### Exercise materials
────────

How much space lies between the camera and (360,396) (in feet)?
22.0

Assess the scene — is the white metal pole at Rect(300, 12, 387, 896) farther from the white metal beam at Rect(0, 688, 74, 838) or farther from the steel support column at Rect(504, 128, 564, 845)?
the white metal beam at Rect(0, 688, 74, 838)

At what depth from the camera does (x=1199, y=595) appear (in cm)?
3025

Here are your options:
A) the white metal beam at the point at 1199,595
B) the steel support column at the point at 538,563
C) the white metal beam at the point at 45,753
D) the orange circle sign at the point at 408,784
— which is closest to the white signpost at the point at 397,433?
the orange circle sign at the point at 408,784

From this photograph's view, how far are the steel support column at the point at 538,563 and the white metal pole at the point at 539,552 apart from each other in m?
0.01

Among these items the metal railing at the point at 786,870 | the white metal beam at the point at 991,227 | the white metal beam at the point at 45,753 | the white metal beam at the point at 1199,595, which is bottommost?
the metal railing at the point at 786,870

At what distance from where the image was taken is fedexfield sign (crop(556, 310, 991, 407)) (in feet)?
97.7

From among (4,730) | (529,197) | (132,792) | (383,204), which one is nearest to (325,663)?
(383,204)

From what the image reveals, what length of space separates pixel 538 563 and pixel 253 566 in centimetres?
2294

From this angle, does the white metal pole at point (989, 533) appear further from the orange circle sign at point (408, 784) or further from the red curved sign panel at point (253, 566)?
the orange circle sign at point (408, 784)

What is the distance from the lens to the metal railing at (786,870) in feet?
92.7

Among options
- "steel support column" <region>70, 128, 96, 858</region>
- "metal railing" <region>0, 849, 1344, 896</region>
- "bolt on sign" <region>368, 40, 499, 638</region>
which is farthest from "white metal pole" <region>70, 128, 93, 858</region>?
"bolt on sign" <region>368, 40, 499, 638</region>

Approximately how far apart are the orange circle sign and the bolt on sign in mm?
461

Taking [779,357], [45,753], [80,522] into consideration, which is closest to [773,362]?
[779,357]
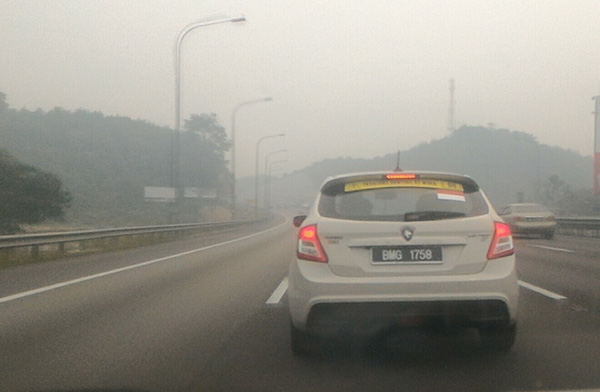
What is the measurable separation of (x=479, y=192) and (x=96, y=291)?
672cm

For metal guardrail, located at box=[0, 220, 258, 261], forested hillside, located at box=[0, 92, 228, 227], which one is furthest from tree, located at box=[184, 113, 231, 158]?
metal guardrail, located at box=[0, 220, 258, 261]

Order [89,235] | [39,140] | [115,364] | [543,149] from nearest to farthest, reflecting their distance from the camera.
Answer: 1. [115,364]
2. [89,235]
3. [39,140]
4. [543,149]

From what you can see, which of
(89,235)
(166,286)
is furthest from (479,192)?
(89,235)

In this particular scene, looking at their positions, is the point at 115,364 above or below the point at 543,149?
below

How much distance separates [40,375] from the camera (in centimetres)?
585

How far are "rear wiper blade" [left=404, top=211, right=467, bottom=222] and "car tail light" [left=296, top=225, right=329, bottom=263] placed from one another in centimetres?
73

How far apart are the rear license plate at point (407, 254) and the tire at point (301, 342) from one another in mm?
920

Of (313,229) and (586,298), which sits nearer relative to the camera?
(313,229)

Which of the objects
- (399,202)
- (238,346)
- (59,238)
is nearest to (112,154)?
(59,238)

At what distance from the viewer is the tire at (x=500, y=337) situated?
630 centimetres

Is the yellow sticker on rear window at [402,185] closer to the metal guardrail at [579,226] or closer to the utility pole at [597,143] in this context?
the metal guardrail at [579,226]

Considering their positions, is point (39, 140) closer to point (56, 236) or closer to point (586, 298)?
point (56, 236)

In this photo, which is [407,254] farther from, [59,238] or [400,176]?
[59,238]

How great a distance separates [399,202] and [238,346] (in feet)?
6.58
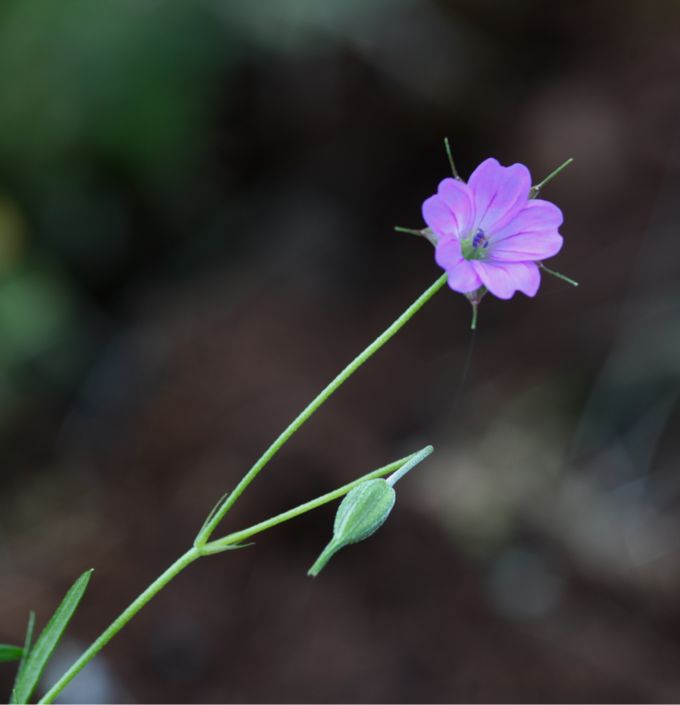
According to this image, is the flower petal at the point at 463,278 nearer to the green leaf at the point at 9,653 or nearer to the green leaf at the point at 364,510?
the green leaf at the point at 364,510

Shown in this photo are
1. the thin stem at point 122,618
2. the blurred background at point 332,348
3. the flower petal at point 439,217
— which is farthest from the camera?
the blurred background at point 332,348

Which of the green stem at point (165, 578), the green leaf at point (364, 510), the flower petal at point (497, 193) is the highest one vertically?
the flower petal at point (497, 193)

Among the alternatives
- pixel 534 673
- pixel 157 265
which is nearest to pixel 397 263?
pixel 157 265

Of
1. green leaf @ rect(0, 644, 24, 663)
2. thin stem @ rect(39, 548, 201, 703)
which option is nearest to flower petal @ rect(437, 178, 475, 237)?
thin stem @ rect(39, 548, 201, 703)

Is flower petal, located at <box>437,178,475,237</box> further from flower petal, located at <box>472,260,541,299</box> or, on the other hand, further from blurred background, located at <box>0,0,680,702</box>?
blurred background, located at <box>0,0,680,702</box>

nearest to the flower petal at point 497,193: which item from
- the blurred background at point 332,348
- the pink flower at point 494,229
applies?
the pink flower at point 494,229

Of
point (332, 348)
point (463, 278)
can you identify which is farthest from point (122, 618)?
point (332, 348)

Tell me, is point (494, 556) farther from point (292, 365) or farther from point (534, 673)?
point (292, 365)
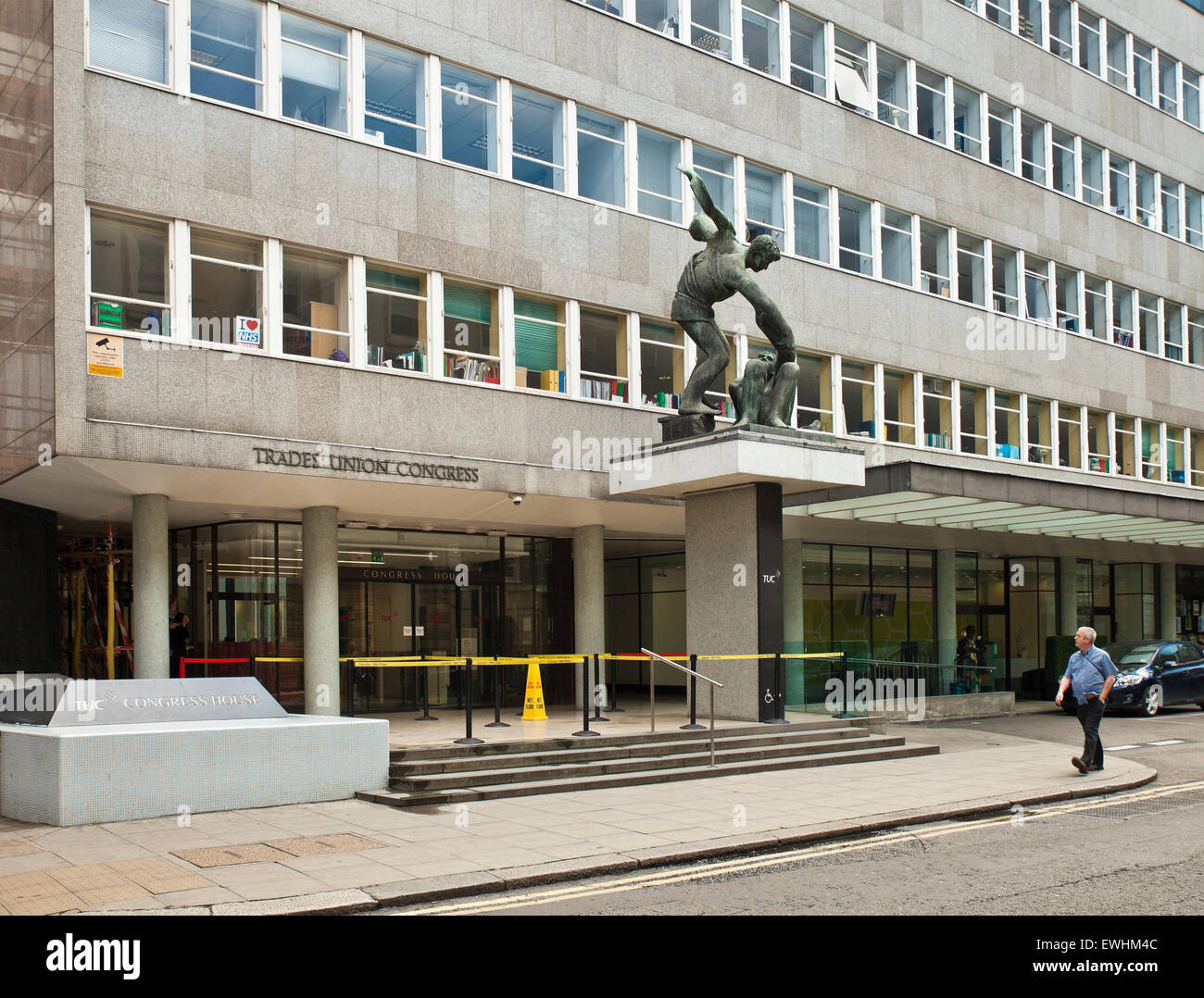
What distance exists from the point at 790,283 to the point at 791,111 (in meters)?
3.62

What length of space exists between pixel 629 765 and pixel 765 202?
44.2ft

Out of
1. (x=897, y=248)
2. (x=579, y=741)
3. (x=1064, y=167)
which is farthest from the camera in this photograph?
(x=1064, y=167)

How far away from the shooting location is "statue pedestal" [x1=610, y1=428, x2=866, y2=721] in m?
17.2

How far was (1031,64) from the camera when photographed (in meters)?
30.4

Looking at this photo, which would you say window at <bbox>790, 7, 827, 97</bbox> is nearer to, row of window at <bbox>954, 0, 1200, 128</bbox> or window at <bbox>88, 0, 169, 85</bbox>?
row of window at <bbox>954, 0, 1200, 128</bbox>

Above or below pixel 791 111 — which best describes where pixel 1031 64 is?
above

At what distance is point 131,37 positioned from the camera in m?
15.8

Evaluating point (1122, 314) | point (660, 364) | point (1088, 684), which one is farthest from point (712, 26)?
point (1122, 314)

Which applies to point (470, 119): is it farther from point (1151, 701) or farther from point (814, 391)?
point (1151, 701)

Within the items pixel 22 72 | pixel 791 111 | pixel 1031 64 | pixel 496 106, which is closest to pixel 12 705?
pixel 22 72

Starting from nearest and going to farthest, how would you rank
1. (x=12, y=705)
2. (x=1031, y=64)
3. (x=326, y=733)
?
(x=326, y=733) < (x=12, y=705) < (x=1031, y=64)

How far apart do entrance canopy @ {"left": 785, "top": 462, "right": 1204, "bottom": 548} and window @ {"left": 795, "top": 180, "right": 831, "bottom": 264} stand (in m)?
5.68
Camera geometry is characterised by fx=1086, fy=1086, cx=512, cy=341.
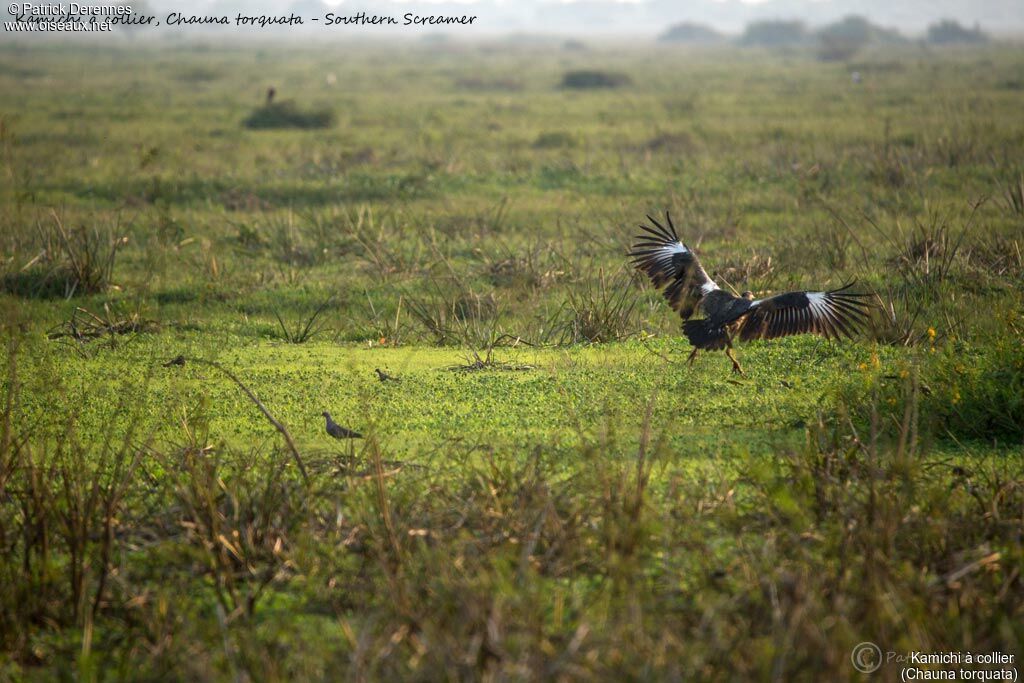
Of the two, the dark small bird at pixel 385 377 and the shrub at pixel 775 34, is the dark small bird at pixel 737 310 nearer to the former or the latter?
the dark small bird at pixel 385 377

────────

### What you should do
Print the records above exactly as they stand, but leave out the pictures.

### Task answer
How much space lies between the camera and (360,396) (in feet)?
22.0

Assess the scene — is the white metal pole at Rect(300, 12, 387, 896) farther from the white metal beam at Rect(0, 688, 74, 838) or farther from the steel support column at Rect(504, 128, 564, 845)?
the white metal beam at Rect(0, 688, 74, 838)

At what depth from the camera does (x=1199, y=595) appear (in cm)?
3025

Here are your options:
A) the white metal beam at the point at 1199,595
B) the steel support column at the point at 538,563
C) the white metal beam at the point at 45,753
D) the orange circle sign at the point at 408,784
— which is closest to the white signpost at the point at 397,433?
the orange circle sign at the point at 408,784

From this photograph's view, how far are the steel support column at the point at 538,563 and the white metal pole at the point at 539,552 apart from each other in m?
0.01

Among these items the metal railing at the point at 786,870 | the white metal beam at the point at 991,227 | the white metal beam at the point at 45,753 | the white metal beam at the point at 1199,595, which is bottommost?
the metal railing at the point at 786,870

At what distance from where the image was taken is fedexfield sign (crop(556, 310, 991, 407)) (in feet)?
97.7

From among (4,730) | (529,197) | (132,792) | (383,204), which one is nearest to (325,663)?
(383,204)

From what the image reveals, what length of space separates pixel 538 563 and pixel 253 566 in centimetres?
2294

From this angle, does the white metal pole at point (989, 533) appear further from the orange circle sign at point (408, 784) or further from the red curved sign panel at point (253, 566)?
the orange circle sign at point (408, 784)

What is the distance from the lens to the metal railing at (786,870) in feet?
92.7

Among options
- "steel support column" <region>70, 128, 96, 858</region>
- "metal railing" <region>0, 849, 1344, 896</region>
- "bolt on sign" <region>368, 40, 499, 638</region>
which is farthest from "white metal pole" <region>70, 128, 93, 858</region>?
"bolt on sign" <region>368, 40, 499, 638</region>

Approximately how far apart are the orange circle sign and the bolt on sign in mm?
461

Taking [779,357], [45,753], [80,522] into consideration, which is closest to [773,362]?
[779,357]
What is the measurable separation of (x=479, y=192) and (x=96, y=291)?
672cm

For metal guardrail, located at box=[0, 220, 258, 261], forested hillside, located at box=[0, 92, 228, 227], which one is furthest from tree, located at box=[184, 113, 231, 158]?
metal guardrail, located at box=[0, 220, 258, 261]

Order [89,235] | [39,140] | [115,364] | [543,149] from nearest to farthest, reflecting their distance from the camera.
Answer: 1. [115,364]
2. [89,235]
3. [39,140]
4. [543,149]

From what you can see, which of
(89,235)
(166,286)
is furthest from (479,192)?
(89,235)

In this particular scene, looking at their positions, is the point at 115,364 above or below the point at 543,149?
below

How much distance separates [40,375] from the camera (in centimetres)?
585

How far are "rear wiper blade" [left=404, top=211, right=467, bottom=222] and "car tail light" [left=296, top=225, right=329, bottom=263] placed from one another in centimetres?
73

How far apart are the rear license plate at point (407, 254) and the tire at point (301, 342) from one another in mm?
920

Of (313,229) and (586,298), which sits nearer relative to the camera?
(313,229)

Which of the objects
- (399,202)
- (238,346)
- (59,238)
is nearest to (112,154)?
(59,238)

At what distance from the viewer is the tire at (x=500, y=337) situated?
630 centimetres

Is the yellow sticker on rear window at [402,185] closer to the metal guardrail at [579,226] or closer to the utility pole at [597,143] in this context?
the metal guardrail at [579,226]

Considering their positions, is point (39, 140) closer to point (56, 236) or closer to point (586, 298)?
point (56, 236)

In this photo, which is [407,254] farther from, [59,238] or [400,176]?
[59,238]

How great a distance separates [399,202] and [238,346] (in feet)?
6.58
According to this image, is the flower petal at the point at 463,278 nearer to the green leaf at the point at 9,653 or nearer to the green leaf at the point at 364,510?
the green leaf at the point at 364,510

Shown in this photo are
1. the thin stem at point 122,618
2. the blurred background at point 332,348
3. the flower petal at point 439,217
— which is farthest from the camera?
the blurred background at point 332,348

Which of the green stem at point (165, 578), the green leaf at point (364, 510), the flower petal at point (497, 193) is the highest one vertically?
the flower petal at point (497, 193)

Among the alternatives
- pixel 534 673
- pixel 157 265
which is nearest to pixel 397 263?
pixel 157 265

Of
1. green leaf @ rect(0, 644, 24, 663)
2. thin stem @ rect(39, 548, 201, 703)
which option is nearest to flower petal @ rect(437, 178, 475, 237)?
thin stem @ rect(39, 548, 201, 703)

Is flower petal, located at <box>437,178,475,237</box> further from flower petal, located at <box>472,260,541,299</box> or, on the other hand, further from blurred background, located at <box>0,0,680,702</box>?
blurred background, located at <box>0,0,680,702</box>

nearest to the flower petal at point 497,193: which item from
- the blurred background at point 332,348
- the pink flower at point 494,229
applies?
the pink flower at point 494,229

Of
point (332, 348)
point (463, 278)
can you identify which is farthest from point (122, 618)?
point (332, 348)

Tell me, is point (494, 556) farther from point (292, 365) or farther from point (534, 673)?
point (292, 365)
What distance exists from the point at 790,283 to the point at 791,111 (in meters)?
3.62

What length of space exists between pixel 629 765 and pixel 765 202?
44.2ft

Out of
1. (x=897, y=248)
2. (x=579, y=741)
3. (x=1064, y=167)
which is farthest from the camera in this photograph?
(x=1064, y=167)

How far away from the shooting location is "statue pedestal" [x1=610, y1=428, x2=866, y2=721] in m?
17.2

How far was (1031,64) from the camera when photographed (in meters)?
30.4

Looking at this photo, which would you say window at <bbox>790, 7, 827, 97</bbox> is nearer to, row of window at <bbox>954, 0, 1200, 128</bbox> or window at <bbox>88, 0, 169, 85</bbox>?
row of window at <bbox>954, 0, 1200, 128</bbox>

Above or below pixel 791 111 — which best describes where pixel 1031 64 is?
above

At what distance is point 131,37 positioned from the camera in m?
15.8

Evaluating point (1122, 314) | point (660, 364) | point (1088, 684), which one is farthest from point (712, 26)?
point (1122, 314)

Which applies to point (470, 119): is it farther from point (1151, 701) or farther from point (814, 391)?
point (1151, 701)

Within the items pixel 22 72 | pixel 791 111 | pixel 1031 64 | pixel 496 106, which is closest to pixel 12 705?
pixel 22 72

Starting from nearest and going to farthest, how would you rank
1. (x=12, y=705)
2. (x=1031, y=64)
3. (x=326, y=733)
?
(x=326, y=733) < (x=12, y=705) < (x=1031, y=64)

How far apart do entrance canopy @ {"left": 785, "top": 462, "right": 1204, "bottom": 548} and window @ {"left": 795, "top": 180, "right": 831, "bottom": 264} stand (in m)?
5.68
Camera geometry is characterised by fx=1086, fy=1086, cx=512, cy=341.
Of the two, the dark small bird at pixel 385 377 and the shrub at pixel 775 34, is the dark small bird at pixel 737 310 nearer to the former or the latter?
the dark small bird at pixel 385 377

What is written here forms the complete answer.